Adelino Francisco de Oliveira
No ambiente histórico de Jesus, no contexto do antigo Israel, em torno das representações do Templo de Jerusalém, havia uma pulsante expectativa messiânica. A espera pelo messias imprimia, entre os judeus, uma dinâmica de profunda esperança, mas também de conflito e de aberto debate acerca de concepções religiosas e políticas. A história registra uma gama de personagens que se apresentavam como o Cristo, o ungido de Deus. Era bem difícil separar o joio do trigo.
Lideranças políticas, sob a promessa de se resgatar Israel, buscavam ser identificadas como o messias, para disputar espaços de poder na hierarquia social. Falsos profetas despontavam, anunciando um tempo de ódio, segregação e violência. Bandidos passavam a atuar como renovadores da sociedade. Neste ambiente confuso, era comum se cometerem equívocos, trocando o messias pelo bandido. A passagem mais notória talvez tenha sido quando o povo se decidiu por libertar Barrabás, relegando e condenando o verdadeiro Messias, o Príncipe do amor e da paz.

● **ENUNCIADO 1**
Reproduza literalmente as linhas de rotulação de regiões, desde a primeira até a que contém "burnt windshield opening [792, 196, 960, 247]", incluindo ambas.

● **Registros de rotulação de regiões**

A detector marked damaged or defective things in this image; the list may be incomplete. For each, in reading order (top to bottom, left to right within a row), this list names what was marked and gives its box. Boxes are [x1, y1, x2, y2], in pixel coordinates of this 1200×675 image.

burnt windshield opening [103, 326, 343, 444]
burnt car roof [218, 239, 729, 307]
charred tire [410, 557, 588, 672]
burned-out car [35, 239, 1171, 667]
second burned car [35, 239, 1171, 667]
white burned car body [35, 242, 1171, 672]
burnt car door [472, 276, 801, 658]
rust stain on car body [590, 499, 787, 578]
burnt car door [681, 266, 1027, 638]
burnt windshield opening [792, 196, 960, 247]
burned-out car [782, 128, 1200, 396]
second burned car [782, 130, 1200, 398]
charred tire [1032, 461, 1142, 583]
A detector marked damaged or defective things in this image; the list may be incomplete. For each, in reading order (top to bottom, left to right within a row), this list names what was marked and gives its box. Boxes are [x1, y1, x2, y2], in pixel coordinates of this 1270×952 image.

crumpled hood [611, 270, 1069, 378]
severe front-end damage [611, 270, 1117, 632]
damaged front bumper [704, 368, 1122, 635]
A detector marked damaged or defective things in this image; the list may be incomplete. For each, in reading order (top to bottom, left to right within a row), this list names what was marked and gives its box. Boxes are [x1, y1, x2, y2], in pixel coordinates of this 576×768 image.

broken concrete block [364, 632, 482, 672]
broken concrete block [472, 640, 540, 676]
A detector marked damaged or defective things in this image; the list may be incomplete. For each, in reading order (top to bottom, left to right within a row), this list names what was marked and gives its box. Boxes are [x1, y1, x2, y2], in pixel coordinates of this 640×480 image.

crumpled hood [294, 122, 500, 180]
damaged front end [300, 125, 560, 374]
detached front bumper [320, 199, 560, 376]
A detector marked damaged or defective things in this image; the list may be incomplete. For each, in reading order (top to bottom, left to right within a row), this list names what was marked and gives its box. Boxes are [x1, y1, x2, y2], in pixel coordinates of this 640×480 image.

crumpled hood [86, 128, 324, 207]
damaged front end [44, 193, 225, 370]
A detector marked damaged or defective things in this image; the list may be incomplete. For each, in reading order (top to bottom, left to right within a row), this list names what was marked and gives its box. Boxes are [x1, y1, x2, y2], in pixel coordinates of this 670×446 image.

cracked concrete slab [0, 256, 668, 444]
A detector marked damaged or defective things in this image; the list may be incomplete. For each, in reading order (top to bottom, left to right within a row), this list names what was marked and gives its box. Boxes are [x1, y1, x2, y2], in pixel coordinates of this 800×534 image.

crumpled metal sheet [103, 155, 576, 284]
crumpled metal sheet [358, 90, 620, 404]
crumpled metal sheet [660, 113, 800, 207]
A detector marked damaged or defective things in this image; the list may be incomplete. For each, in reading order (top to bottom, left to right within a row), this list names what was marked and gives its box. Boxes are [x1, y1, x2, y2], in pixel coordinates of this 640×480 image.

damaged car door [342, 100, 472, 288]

● **ENUNCIADO 2**
Dê continuidade ao texto sobre a expectativa messiânica no tempo de Jesus, partindo do ponto em que ele termina.

● **RESPOSTA 1**
A detector marked damaged or defective things in this image; the list may be incomplete. For each, in reading order (top to bottom, left to right within a row), this list names what was marked and gives its box. Boxes are [x1, y1, x2, y2], in pixel coordinates of this 1200×675 image.

burnt windshield opening [103, 326, 343, 444]
burnt car roof [218, 239, 729, 307]
charred tire [410, 557, 588, 672]
burned-out car [35, 239, 1171, 667]
second burned car [35, 239, 1171, 667]
white burned car body [35, 242, 1171, 672]
burnt car door [472, 276, 801, 658]
rust stain on car body [590, 499, 787, 578]
burnt car door [681, 266, 1027, 638]
burnt windshield opening [792, 196, 960, 247]

● **RESPOSTA 2**
Talvez em decorrência de tantas decepções e mazelas sociais, o contemporâneo, de certa forma, também é marcado por uma expectativa messiânica. Tornou-se cada vez mais comum, no cenário político, bandidos se apresentarem travestidos de messias ou profetas. Hoje, como nos tempos de Jesus, é preciso saber distinguir a videira, com seus bons frutos, da figueira estéril, que deve ser cortada e lançada ao fogo, pois da árvore má não se deve esperar nada de bom. Mas neste tema, o povo continua não conseguindo discernir, sendo levado a equívocos.
A boca fala aquilo que já transborda no coração, ensina Jesus, com sabedoria. Esse pode ser um critério para se identificar e separar os ardilosos bandidos – lobos em vestes de cordeiros – dos profetas e messias. Talvez duas narrativas bíblicas, colocadas em paralelo com dois eventos do contemporâneo, possam trazer alguma luz para a crise político-religiosa que assola e cinde a sociedade.
De um lado situa-se o relato da festa de aniversário de Herodes, com danças sensuais, flertes com o incesto, bebidas em excesso, comensais extasiados e conchavos pelo poder. O resultado último desse banquete da morte é o assassinato do profeta João Batista. De outro lado, desponta Jesus no meio das multidões, proferindo que os pobres são os bem-aventurados. Na composição do banquete da vida, o direito ao alimento evidencia a dignidade do humano, em uma economia pautada na partilha e na comunhão.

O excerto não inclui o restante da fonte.